Exercise objective:
Quote verbatim the lines between the one containing "At what distance" and the one containing "3.62 meters", inclusive.
== Information shown
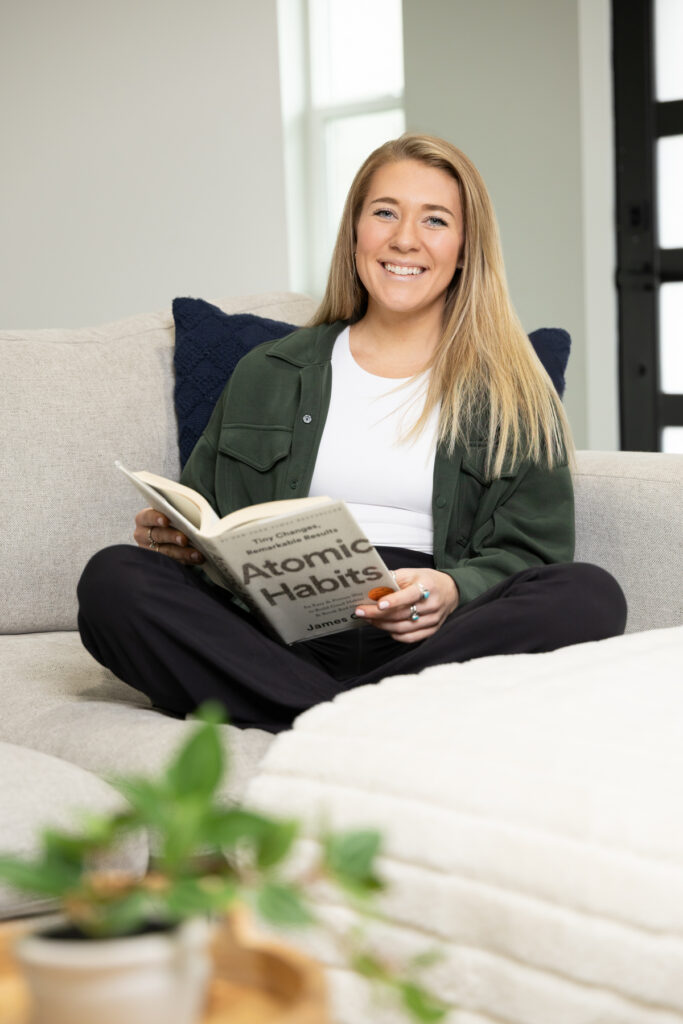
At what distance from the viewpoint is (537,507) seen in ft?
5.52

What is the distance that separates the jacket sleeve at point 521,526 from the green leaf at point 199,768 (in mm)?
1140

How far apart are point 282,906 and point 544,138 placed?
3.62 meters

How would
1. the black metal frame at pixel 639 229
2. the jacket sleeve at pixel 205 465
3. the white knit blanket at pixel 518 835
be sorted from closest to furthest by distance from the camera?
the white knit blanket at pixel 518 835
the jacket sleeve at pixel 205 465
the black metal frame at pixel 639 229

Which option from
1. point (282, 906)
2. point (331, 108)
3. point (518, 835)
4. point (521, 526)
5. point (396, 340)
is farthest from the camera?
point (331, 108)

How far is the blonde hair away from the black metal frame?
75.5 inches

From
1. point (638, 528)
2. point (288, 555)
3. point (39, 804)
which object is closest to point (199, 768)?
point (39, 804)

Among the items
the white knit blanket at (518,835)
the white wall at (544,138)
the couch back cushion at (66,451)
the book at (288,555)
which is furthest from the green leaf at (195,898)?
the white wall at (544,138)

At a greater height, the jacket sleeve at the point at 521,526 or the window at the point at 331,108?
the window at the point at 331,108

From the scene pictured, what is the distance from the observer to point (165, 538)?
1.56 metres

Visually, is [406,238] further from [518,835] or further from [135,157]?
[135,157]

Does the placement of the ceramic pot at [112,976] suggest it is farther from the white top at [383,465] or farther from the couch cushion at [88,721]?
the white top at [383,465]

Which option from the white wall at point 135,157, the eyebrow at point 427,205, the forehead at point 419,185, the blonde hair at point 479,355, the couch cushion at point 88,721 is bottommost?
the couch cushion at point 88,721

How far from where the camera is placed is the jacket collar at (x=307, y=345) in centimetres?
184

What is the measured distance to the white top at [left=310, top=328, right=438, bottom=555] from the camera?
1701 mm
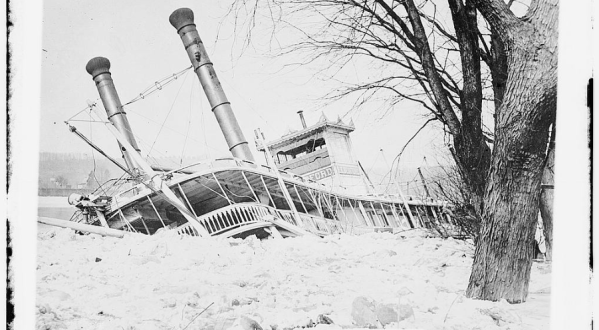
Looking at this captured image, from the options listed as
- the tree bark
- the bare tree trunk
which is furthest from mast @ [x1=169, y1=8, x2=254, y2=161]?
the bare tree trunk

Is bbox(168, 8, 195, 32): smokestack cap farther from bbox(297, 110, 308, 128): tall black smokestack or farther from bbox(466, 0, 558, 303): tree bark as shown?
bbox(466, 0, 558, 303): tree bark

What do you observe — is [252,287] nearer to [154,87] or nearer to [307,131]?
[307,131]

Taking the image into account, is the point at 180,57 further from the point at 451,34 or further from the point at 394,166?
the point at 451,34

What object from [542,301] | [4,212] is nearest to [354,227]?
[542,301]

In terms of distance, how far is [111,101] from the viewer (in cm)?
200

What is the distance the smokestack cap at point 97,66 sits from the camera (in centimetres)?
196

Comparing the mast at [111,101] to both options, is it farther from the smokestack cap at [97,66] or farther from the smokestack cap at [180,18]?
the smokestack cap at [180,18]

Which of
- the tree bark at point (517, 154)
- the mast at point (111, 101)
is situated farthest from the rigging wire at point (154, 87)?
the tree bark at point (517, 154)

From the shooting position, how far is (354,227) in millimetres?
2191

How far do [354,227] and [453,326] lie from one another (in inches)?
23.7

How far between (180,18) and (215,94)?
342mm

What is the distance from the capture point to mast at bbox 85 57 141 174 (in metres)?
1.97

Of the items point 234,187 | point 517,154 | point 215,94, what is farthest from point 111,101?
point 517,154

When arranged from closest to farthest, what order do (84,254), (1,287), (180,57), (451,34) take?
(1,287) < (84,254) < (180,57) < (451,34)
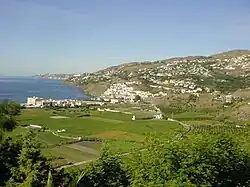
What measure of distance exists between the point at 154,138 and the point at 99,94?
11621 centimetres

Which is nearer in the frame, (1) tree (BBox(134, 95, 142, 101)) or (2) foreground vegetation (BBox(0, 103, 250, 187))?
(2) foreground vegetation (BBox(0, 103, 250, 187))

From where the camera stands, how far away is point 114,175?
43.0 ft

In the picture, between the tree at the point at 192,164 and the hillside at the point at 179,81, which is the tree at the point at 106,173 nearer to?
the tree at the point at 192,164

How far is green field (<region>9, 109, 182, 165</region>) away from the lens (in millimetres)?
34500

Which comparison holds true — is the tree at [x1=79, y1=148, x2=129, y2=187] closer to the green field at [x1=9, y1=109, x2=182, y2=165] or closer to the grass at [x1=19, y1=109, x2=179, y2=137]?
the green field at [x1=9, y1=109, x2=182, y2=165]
====
== Information shown
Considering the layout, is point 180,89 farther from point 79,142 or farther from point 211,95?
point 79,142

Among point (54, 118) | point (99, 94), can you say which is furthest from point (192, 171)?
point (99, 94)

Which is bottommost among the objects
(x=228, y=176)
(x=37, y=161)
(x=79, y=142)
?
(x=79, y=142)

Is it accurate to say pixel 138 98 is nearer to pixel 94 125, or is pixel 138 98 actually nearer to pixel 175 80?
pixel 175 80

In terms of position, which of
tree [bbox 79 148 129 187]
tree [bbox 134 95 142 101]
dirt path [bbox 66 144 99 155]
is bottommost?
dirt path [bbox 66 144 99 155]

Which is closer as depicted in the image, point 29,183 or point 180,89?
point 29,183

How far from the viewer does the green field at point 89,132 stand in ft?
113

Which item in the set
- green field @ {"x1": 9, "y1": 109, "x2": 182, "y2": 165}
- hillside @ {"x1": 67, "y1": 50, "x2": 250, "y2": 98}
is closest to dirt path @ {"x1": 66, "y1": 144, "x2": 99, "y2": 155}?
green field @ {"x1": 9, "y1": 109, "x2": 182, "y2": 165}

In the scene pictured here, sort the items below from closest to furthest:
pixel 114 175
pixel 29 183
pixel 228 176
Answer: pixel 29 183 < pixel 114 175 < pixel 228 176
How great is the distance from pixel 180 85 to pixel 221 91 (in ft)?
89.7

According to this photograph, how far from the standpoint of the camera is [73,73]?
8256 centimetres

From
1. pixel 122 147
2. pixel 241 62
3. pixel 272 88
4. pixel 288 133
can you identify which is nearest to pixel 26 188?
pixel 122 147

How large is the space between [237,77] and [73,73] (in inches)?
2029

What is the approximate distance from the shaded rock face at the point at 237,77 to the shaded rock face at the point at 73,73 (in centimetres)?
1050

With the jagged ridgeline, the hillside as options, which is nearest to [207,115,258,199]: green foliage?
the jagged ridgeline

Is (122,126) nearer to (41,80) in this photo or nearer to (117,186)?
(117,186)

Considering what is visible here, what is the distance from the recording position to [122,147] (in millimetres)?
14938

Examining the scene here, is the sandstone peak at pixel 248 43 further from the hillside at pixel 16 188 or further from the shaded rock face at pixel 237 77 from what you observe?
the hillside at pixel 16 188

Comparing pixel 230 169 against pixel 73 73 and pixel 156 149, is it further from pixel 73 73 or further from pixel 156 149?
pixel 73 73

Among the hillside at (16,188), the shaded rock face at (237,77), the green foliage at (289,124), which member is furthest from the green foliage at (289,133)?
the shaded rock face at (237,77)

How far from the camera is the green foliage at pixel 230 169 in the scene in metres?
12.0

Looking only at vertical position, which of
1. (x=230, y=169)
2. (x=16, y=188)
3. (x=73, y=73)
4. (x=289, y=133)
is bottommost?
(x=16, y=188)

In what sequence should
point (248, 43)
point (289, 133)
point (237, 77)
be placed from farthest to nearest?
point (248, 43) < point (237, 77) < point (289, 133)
====
Solution for this exercise:
At what distance from the viewpoint is (537,507) seen in ft?
5.52

What is the distance that separates the jacket sleeve at point 521,526 from the green leaf at point 199,768 (in mm)?
1140

How far apart are point 282,906 and point 544,138 placed?
3.62 meters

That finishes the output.